**Task to complete:** Each line of the data should be transcribed exactly as given.

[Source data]
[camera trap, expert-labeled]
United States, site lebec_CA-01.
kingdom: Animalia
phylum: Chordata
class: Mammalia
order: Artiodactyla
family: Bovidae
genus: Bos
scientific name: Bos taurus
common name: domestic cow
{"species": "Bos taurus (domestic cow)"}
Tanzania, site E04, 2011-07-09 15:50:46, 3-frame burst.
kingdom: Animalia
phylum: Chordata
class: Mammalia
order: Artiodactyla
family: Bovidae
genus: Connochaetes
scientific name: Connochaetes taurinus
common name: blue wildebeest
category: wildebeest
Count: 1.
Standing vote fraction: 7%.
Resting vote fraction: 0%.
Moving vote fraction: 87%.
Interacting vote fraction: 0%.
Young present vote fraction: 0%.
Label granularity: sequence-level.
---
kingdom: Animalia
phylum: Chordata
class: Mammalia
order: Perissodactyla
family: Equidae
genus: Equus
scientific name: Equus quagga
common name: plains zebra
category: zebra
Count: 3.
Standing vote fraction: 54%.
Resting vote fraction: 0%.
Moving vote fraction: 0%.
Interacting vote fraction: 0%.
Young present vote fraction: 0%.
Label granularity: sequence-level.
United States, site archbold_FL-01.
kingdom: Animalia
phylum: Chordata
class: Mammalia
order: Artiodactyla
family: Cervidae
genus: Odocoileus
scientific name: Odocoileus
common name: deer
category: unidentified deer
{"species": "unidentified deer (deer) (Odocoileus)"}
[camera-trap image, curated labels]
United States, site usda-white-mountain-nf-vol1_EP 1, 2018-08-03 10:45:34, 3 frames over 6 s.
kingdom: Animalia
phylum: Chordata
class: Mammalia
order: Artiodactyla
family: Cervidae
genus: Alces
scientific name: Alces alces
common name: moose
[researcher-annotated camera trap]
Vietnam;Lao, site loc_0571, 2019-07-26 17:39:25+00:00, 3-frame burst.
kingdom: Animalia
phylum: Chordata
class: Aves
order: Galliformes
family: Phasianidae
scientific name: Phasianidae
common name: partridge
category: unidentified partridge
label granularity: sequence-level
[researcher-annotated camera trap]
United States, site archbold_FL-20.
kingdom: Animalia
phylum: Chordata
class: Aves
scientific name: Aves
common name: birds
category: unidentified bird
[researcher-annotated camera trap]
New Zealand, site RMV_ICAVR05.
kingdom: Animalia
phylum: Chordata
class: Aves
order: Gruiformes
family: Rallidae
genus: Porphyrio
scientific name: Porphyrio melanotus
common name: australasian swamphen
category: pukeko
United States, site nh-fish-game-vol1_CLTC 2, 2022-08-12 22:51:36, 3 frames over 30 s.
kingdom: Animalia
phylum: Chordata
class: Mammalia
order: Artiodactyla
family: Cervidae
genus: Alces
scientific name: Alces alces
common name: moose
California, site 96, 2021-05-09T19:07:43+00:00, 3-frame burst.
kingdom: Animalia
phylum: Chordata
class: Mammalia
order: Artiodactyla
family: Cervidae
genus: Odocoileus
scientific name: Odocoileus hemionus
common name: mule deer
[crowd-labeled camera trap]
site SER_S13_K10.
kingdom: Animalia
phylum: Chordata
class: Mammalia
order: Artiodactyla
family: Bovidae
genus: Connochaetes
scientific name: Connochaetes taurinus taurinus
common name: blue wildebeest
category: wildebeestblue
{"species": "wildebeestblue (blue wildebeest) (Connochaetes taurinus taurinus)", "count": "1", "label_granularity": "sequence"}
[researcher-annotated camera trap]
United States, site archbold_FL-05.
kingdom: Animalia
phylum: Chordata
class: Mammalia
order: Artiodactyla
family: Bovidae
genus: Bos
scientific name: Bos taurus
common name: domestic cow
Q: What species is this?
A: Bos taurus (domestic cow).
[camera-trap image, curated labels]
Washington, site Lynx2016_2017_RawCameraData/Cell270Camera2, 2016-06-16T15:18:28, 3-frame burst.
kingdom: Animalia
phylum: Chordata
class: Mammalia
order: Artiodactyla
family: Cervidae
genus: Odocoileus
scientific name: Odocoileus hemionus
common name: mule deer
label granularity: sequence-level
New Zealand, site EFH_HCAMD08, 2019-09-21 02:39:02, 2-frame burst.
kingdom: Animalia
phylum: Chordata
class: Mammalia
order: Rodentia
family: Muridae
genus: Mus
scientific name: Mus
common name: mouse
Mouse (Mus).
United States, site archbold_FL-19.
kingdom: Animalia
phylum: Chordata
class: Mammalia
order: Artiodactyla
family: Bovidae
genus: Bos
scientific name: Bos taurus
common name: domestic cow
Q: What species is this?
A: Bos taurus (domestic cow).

**Task result:**
[camera trap, expert-labeled]
United States, site lebec_CA-01.
kingdom: Animalia
phylum: Chordata
class: Mammalia
order: Artiodactyla
family: Bovidae
genus: Bos
scientific name: Bos taurus
common name: domestic cow
{"species": "Bos taurus (domestic cow)"}
Tanzania, site E04, 2011-07-09 15:50:46, 3-frame burst.
kingdom: Animalia
phylum: Chordata
class: Mammalia
order: Artiodactyla
family: Bovidae
genus: Connochaetes
scientific name: Connochaetes taurinus
common name: blue wildebeest
category: wildebeest
Count: 1.
Standing vote fraction: 7%.
Resting vote fraction: 0%.
Moving vote fraction: 87%.
Interacting vote fraction: 0%.
Young present vote fraction: 0%.
Label granularity: sequence-level.
---
kingdom: Animalia
phylum: Chordata
class: Mammalia
order: Perissodactyla
family: Equidae
genus: Equus
scientific name: Equus quagga
common name: plains zebra
category: zebra
Count: 3.
Standing vote fraction: 54%.
Resting vote fraction: 0%.
Moving vote fraction: 0%.
Interacting vote fraction: 0%.
Young present vote fraction: 0%.
Label granularity: sequence-level.
United States, site archbold_FL-01.
kingdom: Animalia
phylum: Chordata
class: Mammalia
order: Artiodactyla
family: Cervidae
genus: Odocoileus
scientific name: Odocoileus
common name: deer
category: unidentified deer
{"species": "unidentified deer (deer) (Odocoileus)"}
[camera-trap image, curated labels]
United States, site usda-white-mountain-nf-vol1_EP 1, 2018-08-03 10:45:34, 3 frames over 6 s.
kingdom: Animalia
phylum: Chordata
class: Mammalia
order: Artiodactyla
family: Cervidae
genus: Alces
scientific name: Alces alces
common name: moose
[researcher-annotated camera trap]
Vietnam;Lao, site loc_0571, 2019-07-26 17:39:25+00:00, 3-frame burst.
kingdom: Animalia
phylum: Chordata
class: Aves
order: Galliformes
family: Phasianidae
scientific name: Phasianidae
common name: partridge
category: unidentified partridge
label granularity: sequence-level
[researcher-annotated camera trap]
United States, site archbold_FL-20.
kingdom: Animalia
phylum: Chordata
class: Aves
scientific name: Aves
common name: birds
category: unidentified bird
[researcher-annotated camera trap]
New Zealand, site RMV_ICAVR05.
kingdom: Animalia
phylum: Chordata
class: Aves
order: Gruiformes
family: Rallidae
genus: Porphyrio
scientific name: Porphyrio melanotus
common name: australasian swamphen
category: pukeko
United States, site nh-fish-game-vol1_CLTC 2, 2022-08-12 22:51:36, 3 frames over 30 s.
kingdom: Animalia
phylum: Chordata
class: Mammalia
order: Artiodactyla
family: Cervidae
genus: Alces
scientific name: Alces alces
common name: moose
California, site 96, 2021-05-09T19:07:43+00:00, 3-frame burst.
kingdom: Animalia
phylum: Chordata
class: Mammalia
order: Artiodactyla
family: Cervidae
genus: Odocoileus
scientific name: Odocoileus hemionus
common name: mule deer
[crowd-labeled camera trap]
site SER_S13_K10.
kingdom: Animalia
phylum: Chordata
class: Mammalia
order: Artiodactyla
family: Bovidae
genus: Connochaetes
scientific name: Connochaetes taurinus taurinus
common name: blue wildebeest
category: wildebeestblue
{"species": "wildebeestblue (blue wildebeest) (Connochaetes taurinus taurinus)", "count": "1", "label_granularity": "sequence"}
[researcher-annotated camera trap]
United States, site archbold_FL-05.
kingdom: Animalia
phylum: Chordata
class: Mammalia
order: Artiodactyla
family: Bovidae
genus: Bos
scientific name: Bos taurus
common name: domestic cow
Q: What species is this?
A: Bos taurus (domestic cow).
[camera-trap image, curated labels]
Washington, site Lynx2016_2017_RawCameraData/Cell270Camera2, 2016-06-16T15:18:28, 3-frame burst.
kingdom: Animalia
phylum: Chordata
class: Mammalia
order: Artiodactyla
family: Cervidae
genus: Odocoileus
scientific name: Odocoileus hemionus
common name: mule deer
label granularity: sequence-level
New Zealand, site EFH_HCAMD08, 2019-09-21 02:39:02, 2-frame burst.
kingdom: Animalia
phylum: Chordata
class: Mammalia
order: Rodentia
family: Muridae
genus: Mus
scientific name: Mus
common name: mouse
Mouse (Mus).
United States, site archbold_FL-19.
kingdom: Animalia
phylum: Chordata
class: Mammalia
order: Artiodactyla
family: Bovidae
genus: Bos
scientific name: Bos taurus
common name: domestic cow
Q: What species is this?
A: Bos taurus (domestic cow).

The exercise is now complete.